En utilisant ce ligand avec la nouvelle technique RMN de Hong, les chercheurs ont entrepris de déterminer une structure à résolution atomique de l’EmrE. On savait déjà que chaque molécule d’EmrE contient quatre hélices transmembranaires à peu près parallèles. Deux molécules EmrE s’assemblent en un dimère, de sorte que huit hélices transmembranaires forment des parois internes qui interagissent avec le ligand lors de son déplacement dans le canal.
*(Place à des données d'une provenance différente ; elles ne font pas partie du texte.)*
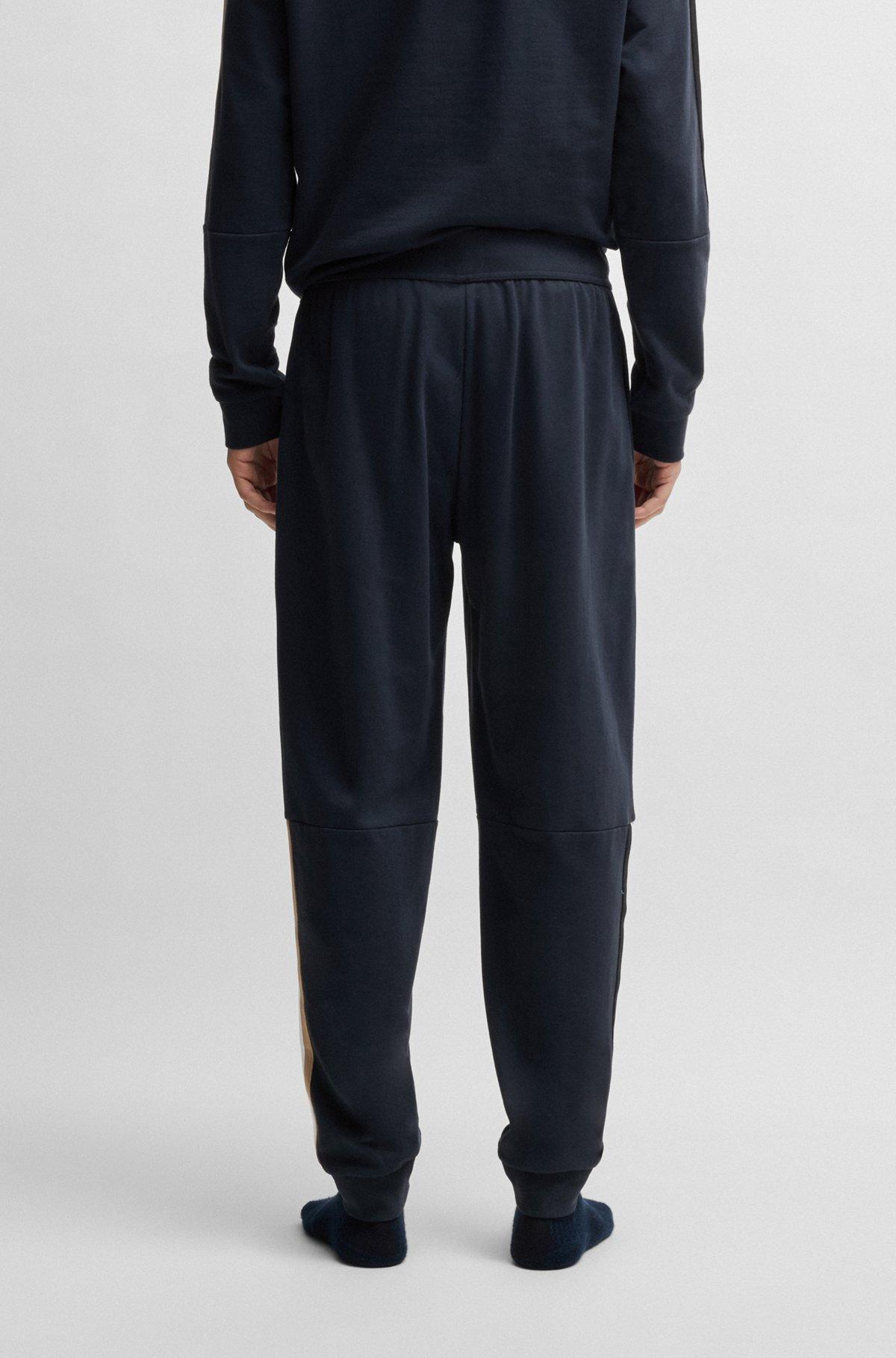 Cotton-terry tracksuit bottoms with tape inserts Product Image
Des études antérieures ont révélé la topologie globale des hélices, mais pas des chaînes latérales de la protéine qui s’étendent à l’intérieur du canal, qui sont comme des bras qui saisissent le ligand et aident à le guider dans le canal.

EmrE transporte des molécules toxiques de l’intérieur d’une cellule bactérienne, dont le pH est neutre, vers l’extérieur, qui est acide. Ce changement de pH à travers la membrane affecte la structure d’EmrE. Dans un article publié en 2021, Hong et Henzler-Wildman ont découvert la structure de la protéine lorsqu’elle se lie à F4-TPP+ dans un environnement acide. Dans le nouveau Nature Communications , ils ont analysé la structure à un pH neutre, ce qui leur a permis de déterminer comment la structure de la protéine change en fonction du pH.

Une structure complète

À pH neutre, les chercheurs ont constaté dans cette étude que les quatre hélices qui composent le canal sont relativement parallèles les unes aux autres, créant une ouverture dans laquelle le ligand peut facilement entrer. Lorsque le pH baisse, en se déplaçant vers l’extérieur de la membrane, les hélices commencent à s’incliner de sorte que le canal est plus ouvert vers l’extérieur de la cellule. Cela permet de pousser le ligand hors du canal. Dans le même temps, plusieurs anneaux présents dans les chaînes latérales des protéines changent d’orientation d’une manière qui contribue également à guider le ligand hors du canal.

L’extrémité acide du canal est aussi plus accueillante pour les protons, qui entrent dans le canal et l’aident à s’ouvrir davantage, permettant au ligand de sortir plus simplement.

“Cet article complète vraiment l’histoire”, dit Hong. “Une structure ne devient pas suffisante. Il en faut deux, pour comprendre comment un transporteur peut réellement s’ouvrir des deux côtés de la membrane, car il est censé pomper le ligand ou le composé antibiotique de l’intérieur de la bactérie vers l’extérieur.”

On pense que le canal EmrE transporte de nombreux composés toxiques différents. Hong et ses collègues prévoient donc d’étudier comment d’autres molécules voyagent à travers ce canal.

La recherche a été financée par les National Institutes of Health et le MIT School of Science Camplan Fund.

Source :

Institut de technologie du Massachusetts

Référence du journal :

Shcherbakov, A.A., et al. (2022) La structure à pH élevé de EmrE révèle le mécanisme de transport de substrat couplé au proton. Nature Communications. doi.org/10.1038/s41467-022-28556-6.